● **Enunciado**
Você pode dar sequência ao texto sobre o dorama “O que houve com a secretária Kim?”, escrevendo a partir do ponto em que ele termina?

● **Texto fornecido**
Dorama “O que houve com a secretária Kim?” é um gênero doce e que fala de coisas sérias

Todos os momentos foram você. Quando eu amei, e quando senti dor. Até mesmo em nossas despedidas, você era o mundo inteiro para mim. Sem você… Eu não acho que possa explicar toda a minha vida até agora.
Lee Young-joon

Não é raro nos dias de hoje as pessoas ainda se derreterem por um belo romance, daqueles que nos fazem sorrir, chorar, amar aqueles personagens fofos e lindos, odiar aqueles personagens malvados e se frustrar bastante com uma shippagem errada. Assim são as famosas novelas asiáticas mais conhecidas como J- Dramas (Japones); K-Drama (Coerano); TW- Drama (Taiwan), de modo geral são os Doramas. Mais nem só de romance é falado nos Doramas. Eles falam sobre a luta dos personagens para lidar com as vidas duras (na Ásia nem tudo são flores), ainda mais na Coreia do Sul, que para sobreviver em muitos casos deve-se ter muitos empregos de meio período, estudar muitas horas para poder entrar em uma universidade e ainda tentar um emprego estável. Também retratam a importância de valorizar sua cultura, vista nas comidas típicas (quem não gosta de um miojo), nos ritos fúnebres e no reconhecimento de suas famílias (na Coreia as pessoas levam primeiro o sobrenome, para mostrar a importância de suas famílias). E no mais mostram a realidade do país, como a busca pela beleza (a Coreia tem um dos maiores índices de cirurgias plásticas do mundo). Quem não conhece o grande sucesso de Bandas Sul coreanas como o BTS e BLACKPINK, sendo fruto desse grande rigor de perfeição na Ásia e no mundo todo.

[Entradas retiradas de uma coleção]
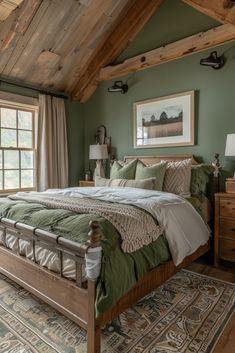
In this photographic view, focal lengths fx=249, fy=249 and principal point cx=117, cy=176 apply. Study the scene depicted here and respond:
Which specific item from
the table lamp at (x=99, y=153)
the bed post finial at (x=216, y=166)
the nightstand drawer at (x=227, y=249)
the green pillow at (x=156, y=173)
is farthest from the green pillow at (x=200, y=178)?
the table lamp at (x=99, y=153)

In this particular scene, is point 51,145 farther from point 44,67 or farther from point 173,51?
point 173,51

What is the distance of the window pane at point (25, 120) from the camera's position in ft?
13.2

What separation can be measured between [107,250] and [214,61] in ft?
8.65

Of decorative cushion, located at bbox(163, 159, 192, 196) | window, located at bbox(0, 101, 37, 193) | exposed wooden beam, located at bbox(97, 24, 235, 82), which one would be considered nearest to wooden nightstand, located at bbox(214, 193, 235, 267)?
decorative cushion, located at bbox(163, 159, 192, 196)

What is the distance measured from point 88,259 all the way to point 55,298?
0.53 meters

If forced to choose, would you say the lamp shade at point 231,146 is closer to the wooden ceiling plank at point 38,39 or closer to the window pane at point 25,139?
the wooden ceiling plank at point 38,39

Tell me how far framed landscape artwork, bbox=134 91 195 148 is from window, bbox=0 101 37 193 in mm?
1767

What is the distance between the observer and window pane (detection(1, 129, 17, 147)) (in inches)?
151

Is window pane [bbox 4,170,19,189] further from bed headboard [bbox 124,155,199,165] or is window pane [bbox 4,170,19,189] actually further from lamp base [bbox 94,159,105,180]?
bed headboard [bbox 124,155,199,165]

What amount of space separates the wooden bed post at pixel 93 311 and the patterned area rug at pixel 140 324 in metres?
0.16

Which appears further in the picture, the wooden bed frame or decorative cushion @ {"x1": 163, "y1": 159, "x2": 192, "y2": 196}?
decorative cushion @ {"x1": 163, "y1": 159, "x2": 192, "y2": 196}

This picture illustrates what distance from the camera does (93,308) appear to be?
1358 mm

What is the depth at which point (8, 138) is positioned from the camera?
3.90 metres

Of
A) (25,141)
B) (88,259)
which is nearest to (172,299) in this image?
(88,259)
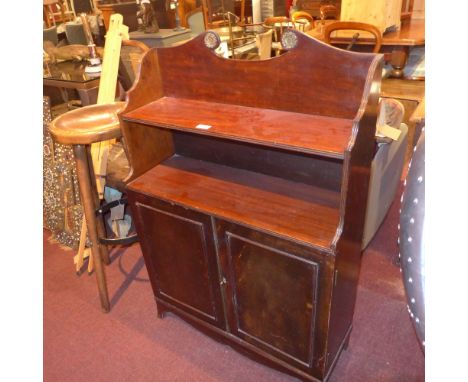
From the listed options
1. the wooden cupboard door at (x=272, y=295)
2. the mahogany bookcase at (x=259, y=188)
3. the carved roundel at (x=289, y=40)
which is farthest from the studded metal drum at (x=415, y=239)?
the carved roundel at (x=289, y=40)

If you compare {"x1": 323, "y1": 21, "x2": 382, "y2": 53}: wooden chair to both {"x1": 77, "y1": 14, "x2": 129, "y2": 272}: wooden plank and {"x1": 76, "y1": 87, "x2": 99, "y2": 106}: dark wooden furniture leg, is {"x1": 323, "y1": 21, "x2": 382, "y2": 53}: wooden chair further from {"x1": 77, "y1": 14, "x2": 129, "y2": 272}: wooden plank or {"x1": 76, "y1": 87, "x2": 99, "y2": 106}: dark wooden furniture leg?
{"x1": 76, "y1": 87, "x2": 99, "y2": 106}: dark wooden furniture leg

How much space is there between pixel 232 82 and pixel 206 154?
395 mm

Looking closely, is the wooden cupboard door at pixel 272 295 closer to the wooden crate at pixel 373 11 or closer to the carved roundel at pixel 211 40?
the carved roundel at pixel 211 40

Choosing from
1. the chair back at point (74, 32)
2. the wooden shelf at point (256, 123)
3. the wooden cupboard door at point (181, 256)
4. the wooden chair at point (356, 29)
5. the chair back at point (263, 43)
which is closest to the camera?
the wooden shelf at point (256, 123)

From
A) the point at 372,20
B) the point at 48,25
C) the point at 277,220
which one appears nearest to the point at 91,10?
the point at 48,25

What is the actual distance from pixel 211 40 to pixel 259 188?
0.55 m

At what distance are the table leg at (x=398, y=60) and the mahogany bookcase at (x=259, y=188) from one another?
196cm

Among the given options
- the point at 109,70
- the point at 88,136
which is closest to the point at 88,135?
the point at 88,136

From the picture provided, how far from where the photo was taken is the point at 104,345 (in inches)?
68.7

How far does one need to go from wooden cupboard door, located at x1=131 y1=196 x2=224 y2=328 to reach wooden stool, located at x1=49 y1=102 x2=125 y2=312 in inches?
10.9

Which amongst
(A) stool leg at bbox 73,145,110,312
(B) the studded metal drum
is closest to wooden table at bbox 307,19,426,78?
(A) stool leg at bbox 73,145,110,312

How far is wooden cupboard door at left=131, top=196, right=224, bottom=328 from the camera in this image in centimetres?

---

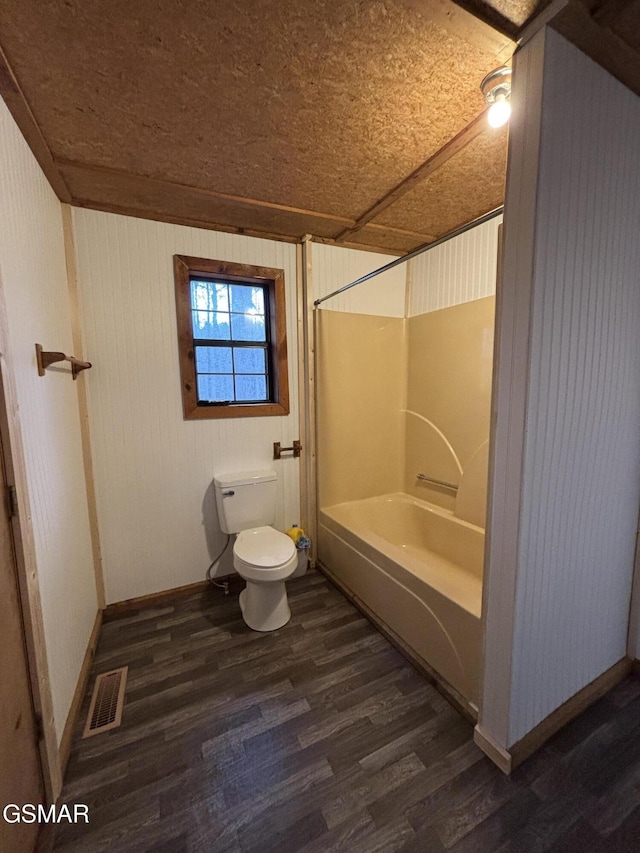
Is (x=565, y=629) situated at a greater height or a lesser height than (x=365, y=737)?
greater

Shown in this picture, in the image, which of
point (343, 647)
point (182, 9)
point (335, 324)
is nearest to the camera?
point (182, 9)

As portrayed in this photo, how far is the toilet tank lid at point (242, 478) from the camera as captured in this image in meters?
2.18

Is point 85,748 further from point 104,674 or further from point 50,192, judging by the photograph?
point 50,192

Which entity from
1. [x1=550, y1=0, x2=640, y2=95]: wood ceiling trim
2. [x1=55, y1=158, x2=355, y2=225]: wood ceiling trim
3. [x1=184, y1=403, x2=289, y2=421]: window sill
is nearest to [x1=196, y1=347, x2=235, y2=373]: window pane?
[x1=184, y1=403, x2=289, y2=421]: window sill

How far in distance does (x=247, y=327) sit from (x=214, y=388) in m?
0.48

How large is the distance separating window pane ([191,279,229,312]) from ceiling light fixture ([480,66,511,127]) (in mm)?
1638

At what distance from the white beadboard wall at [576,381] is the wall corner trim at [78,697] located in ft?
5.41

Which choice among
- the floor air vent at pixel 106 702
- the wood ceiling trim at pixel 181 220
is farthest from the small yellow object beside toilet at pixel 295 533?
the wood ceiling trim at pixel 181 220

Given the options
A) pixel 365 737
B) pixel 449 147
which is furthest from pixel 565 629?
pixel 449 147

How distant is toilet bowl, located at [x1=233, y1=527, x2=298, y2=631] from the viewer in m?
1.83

● **Resposta**
Além disso, os Doramas retratam mesmo de forma leve temas sérios como traumas e transtornos mentais. Eles mostram que nem tudo consegue ser perfeito, todos podem passar por traumas e desenvolver vidas complexas, mesmo quem tem muito dinheiro ou pessoas próximas. Isso é uma das coisas que se passa no Dorama “O que houve com a secretária Kim?”.

A estória se inicia de forma glamurosa em uma festa, onde se encontra a elite da Coreia, lá é visto um ser peculiar, Lee Yeong Joon, um CEO de uma grande empresa. Apesar de toda a perfeição retratada no personagem, ele possui muitos segredos e medos dos quais prefere não falar, como por exemplo não aceita ser tocado por outras mulheres que não seja sua secretária Kim Mi So. Yeong Joon é ainda um homem narcisista, que se preocupa muito com sua aparência e com sua empresa, é ainda uma pessoa que não gosta muito de relações sociais, diferente de Mi So sendo uma secretária bastante qualificada, amada por todos na empresa e por sua família, que depois de nove anos trabalhando para ele decide pedir demissão. É aí que a história começa a se desenrolar; vendo que irá perder sua secretária fiel Yeong Joon decide sair de sua zona de conforto e fazer de tudo para não perder sua companheira.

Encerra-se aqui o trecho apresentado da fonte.